A deputada federal Lídice da Mata (PSB) afirmou, em entrevista ao Jornal da Cidade, que a saída do senador Ângelo Coronel da base governista não deve comprometer o desempenho eleitoral do grupo em 2026. Para ela, embora toda liderança tenha peso em uma campanha, a chapa formada pelo governador Jerônimo Rodrigues, pelo senador Jaques Wagner e pelo ministro da Casa Civil Rui Costa reúne nomes com forte capacidade de mobilização.
“Eu acho que sim, porque nós já construímos uma chapa que tem dois grandes puxadores de voto, que são Wagner, Jerônimo e Rui. São pessoas experientes, que foram fundadores, digamos assim, desse processo de transformação da Bahia”, declarou.
Segundo Lídice, uma alteração na composição poderia gerar instabilidade no campo governista, mas não é determinante para uma derrota. “Todo mundo faz falta numa campanha, quanto mais gente tiver, melhor. Agora isso não quer dizer que a sua saída seja determinante para a nossa derrota ou venha nos levar à derrota”, afirmou.
Escala 6x1
Sobre o debate em torno da jornada de trabalho 6x1, Lídice avaliou que parte do empresariado já reconhece que o modelo é prejudicial ao trabalhador. Ela comparou a discussão à resistência enfrentada durante a Assembleia Constituinte em relação à ampliação da licença-maternidade.
“Quando nós aprovamos a licença maternidade, o que nós ouvíamos dos empresários era de que não íamos mais ter mulheres empregadas. E a realidade é outra”, afirmou.

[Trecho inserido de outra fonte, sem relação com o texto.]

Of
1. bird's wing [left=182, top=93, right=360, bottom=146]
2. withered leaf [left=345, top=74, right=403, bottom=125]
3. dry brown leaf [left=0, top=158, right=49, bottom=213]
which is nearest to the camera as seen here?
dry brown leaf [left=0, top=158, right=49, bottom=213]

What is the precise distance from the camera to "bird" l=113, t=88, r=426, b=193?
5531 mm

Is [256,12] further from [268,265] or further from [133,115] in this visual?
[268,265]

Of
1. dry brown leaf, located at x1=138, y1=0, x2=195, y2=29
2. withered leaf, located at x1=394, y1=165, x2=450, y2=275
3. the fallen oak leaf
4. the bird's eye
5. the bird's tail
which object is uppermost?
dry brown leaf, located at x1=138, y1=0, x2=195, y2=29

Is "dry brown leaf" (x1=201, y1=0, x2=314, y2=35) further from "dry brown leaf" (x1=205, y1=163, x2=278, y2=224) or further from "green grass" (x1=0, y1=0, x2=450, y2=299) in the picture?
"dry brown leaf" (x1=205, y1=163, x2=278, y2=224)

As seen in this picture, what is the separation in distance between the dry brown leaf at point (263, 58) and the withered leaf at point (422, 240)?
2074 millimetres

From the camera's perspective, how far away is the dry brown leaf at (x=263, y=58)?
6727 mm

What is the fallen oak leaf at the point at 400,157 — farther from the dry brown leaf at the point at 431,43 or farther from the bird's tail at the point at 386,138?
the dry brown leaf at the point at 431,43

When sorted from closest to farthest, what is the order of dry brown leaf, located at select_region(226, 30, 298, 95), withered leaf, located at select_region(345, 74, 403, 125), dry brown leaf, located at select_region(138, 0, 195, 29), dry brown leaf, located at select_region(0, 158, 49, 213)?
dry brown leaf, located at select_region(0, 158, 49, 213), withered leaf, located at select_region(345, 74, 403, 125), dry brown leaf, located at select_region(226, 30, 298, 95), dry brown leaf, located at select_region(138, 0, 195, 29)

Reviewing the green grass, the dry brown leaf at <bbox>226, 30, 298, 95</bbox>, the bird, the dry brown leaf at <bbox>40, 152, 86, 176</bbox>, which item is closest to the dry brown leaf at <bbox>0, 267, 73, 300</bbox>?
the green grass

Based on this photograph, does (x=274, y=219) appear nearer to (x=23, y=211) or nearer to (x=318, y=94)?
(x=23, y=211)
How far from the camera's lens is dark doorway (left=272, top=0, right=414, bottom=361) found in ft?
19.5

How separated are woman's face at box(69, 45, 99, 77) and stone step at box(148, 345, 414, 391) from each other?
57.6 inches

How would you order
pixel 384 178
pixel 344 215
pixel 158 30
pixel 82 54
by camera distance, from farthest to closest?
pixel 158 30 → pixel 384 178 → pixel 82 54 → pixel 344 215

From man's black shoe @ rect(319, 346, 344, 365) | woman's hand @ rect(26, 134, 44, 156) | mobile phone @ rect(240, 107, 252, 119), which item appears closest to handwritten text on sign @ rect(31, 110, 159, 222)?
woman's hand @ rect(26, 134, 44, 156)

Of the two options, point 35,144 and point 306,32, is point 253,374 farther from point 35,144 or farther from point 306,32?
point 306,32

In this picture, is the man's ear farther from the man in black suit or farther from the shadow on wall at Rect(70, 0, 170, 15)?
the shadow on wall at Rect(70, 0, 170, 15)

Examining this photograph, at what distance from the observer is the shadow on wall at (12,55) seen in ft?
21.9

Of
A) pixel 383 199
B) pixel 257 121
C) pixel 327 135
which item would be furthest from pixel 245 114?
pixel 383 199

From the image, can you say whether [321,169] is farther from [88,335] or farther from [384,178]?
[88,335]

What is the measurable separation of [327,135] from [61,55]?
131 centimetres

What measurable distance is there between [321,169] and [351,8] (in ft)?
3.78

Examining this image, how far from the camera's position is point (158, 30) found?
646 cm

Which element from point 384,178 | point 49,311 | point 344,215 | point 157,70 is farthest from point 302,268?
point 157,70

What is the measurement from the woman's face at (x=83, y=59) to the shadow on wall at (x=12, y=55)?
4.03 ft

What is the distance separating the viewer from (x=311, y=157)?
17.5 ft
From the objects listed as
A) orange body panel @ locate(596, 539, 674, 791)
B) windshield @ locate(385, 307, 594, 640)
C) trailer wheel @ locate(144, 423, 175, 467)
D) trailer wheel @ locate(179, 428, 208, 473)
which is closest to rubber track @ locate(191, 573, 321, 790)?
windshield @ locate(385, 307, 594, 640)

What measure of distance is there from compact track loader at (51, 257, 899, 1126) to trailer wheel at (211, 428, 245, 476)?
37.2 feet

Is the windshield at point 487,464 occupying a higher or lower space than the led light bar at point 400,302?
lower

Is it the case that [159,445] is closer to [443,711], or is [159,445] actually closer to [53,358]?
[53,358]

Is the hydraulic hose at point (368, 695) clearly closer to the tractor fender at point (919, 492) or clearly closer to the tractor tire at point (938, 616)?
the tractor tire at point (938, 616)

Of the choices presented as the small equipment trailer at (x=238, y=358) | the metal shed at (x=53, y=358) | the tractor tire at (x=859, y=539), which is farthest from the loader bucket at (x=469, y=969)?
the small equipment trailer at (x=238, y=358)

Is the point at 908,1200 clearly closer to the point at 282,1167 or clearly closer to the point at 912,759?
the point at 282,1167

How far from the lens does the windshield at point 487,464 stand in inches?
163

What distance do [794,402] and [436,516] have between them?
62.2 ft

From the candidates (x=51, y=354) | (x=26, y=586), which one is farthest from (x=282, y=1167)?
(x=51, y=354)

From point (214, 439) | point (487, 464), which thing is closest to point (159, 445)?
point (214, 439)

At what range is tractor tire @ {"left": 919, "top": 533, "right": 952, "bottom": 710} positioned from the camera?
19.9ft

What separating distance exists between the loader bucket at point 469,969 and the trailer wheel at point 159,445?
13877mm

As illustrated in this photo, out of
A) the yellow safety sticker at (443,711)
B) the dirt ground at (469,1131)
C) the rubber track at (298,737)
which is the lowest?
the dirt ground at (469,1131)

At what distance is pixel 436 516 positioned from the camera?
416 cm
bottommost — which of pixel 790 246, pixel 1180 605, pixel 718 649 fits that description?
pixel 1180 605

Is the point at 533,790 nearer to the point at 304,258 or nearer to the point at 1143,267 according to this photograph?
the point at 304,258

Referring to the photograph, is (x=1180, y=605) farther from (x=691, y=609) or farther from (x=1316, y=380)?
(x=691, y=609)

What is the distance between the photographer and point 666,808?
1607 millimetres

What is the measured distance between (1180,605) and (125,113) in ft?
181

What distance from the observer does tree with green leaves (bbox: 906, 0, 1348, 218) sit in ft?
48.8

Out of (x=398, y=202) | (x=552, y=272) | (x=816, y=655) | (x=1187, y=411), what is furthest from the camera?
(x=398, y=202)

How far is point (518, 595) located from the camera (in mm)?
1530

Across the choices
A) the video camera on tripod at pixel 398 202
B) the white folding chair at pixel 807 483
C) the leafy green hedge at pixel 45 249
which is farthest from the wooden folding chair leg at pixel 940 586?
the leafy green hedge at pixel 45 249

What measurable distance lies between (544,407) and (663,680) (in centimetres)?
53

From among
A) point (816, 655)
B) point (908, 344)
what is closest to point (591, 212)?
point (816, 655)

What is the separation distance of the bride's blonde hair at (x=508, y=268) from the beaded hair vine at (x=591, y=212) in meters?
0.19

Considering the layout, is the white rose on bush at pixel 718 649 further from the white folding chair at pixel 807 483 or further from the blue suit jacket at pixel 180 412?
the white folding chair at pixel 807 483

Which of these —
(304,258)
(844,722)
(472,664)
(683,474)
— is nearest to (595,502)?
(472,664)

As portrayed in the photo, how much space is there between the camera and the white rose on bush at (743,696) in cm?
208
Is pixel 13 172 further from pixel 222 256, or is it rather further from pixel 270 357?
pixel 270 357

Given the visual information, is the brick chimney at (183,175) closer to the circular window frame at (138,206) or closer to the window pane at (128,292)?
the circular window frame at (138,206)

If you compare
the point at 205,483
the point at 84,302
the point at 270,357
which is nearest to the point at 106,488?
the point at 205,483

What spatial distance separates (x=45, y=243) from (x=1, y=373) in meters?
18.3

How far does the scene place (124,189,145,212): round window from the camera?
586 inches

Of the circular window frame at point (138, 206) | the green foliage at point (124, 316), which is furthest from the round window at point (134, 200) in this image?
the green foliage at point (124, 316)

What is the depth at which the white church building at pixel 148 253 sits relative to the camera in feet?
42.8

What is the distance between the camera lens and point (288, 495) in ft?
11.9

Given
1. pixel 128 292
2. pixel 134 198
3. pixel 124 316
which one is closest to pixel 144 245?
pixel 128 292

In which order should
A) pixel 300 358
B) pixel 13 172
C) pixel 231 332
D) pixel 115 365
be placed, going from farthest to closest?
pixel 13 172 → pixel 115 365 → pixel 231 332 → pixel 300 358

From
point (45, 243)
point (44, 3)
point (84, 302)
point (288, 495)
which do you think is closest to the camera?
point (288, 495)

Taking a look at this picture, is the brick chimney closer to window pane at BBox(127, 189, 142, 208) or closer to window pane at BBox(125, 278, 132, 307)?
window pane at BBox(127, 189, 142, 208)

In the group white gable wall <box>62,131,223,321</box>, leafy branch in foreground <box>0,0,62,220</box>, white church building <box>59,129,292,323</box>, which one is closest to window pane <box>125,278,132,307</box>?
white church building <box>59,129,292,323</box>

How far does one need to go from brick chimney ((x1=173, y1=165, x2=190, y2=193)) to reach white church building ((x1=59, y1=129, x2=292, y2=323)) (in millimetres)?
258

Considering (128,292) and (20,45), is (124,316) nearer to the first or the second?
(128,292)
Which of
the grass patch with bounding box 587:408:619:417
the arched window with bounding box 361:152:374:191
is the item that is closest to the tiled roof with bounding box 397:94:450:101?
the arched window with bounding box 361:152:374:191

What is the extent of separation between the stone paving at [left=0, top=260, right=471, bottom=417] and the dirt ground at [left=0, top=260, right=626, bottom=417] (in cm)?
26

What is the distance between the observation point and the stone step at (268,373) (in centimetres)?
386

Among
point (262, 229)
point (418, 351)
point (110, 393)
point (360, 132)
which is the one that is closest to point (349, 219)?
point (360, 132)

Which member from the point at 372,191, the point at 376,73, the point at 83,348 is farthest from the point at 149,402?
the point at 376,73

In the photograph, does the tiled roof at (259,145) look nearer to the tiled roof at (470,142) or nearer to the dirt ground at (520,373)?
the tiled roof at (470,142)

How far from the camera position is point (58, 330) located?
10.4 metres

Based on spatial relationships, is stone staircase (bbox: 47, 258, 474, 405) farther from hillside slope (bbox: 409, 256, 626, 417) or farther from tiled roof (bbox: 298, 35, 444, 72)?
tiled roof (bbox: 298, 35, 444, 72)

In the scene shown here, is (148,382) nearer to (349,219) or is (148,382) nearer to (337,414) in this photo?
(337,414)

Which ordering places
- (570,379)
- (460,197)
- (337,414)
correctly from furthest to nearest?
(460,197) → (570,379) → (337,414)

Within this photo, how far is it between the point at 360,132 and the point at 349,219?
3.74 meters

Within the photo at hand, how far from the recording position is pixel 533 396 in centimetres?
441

Para a deputada, a mudança na escala exige regulamentação e negociação, especialmente para micro e pequenas empresas. Ela ressaltou que apenas 15% a 20% do mercado de trabalho brasileiro ainda estaria submetido à jornada 6x1, sobretudo no comércio e no trabalho doméstico.
Caso Marielle
Ao comentar a condenação dos responsáveis pelo assassinato da vereadora Marielle Franco, Lídice classificou a decisão como um ato de justiça. “Finalmente, depois de tanto tempo, nós estamos vendo haver justiça com a condenação das pessoas que mataram, que cometeram esse crime bárbaro”, declarou.
Para a deputada, a decisão tem significado simbólico por envolver “a morte de uma mulher, de uma mulher negra, de uma representação política”, que denunciava a atuação de milícias no Rio de Janeiro. “Não é caso de comemorar, mas celebrar a conquista de um ato de justiça em nosso país”, concluiu.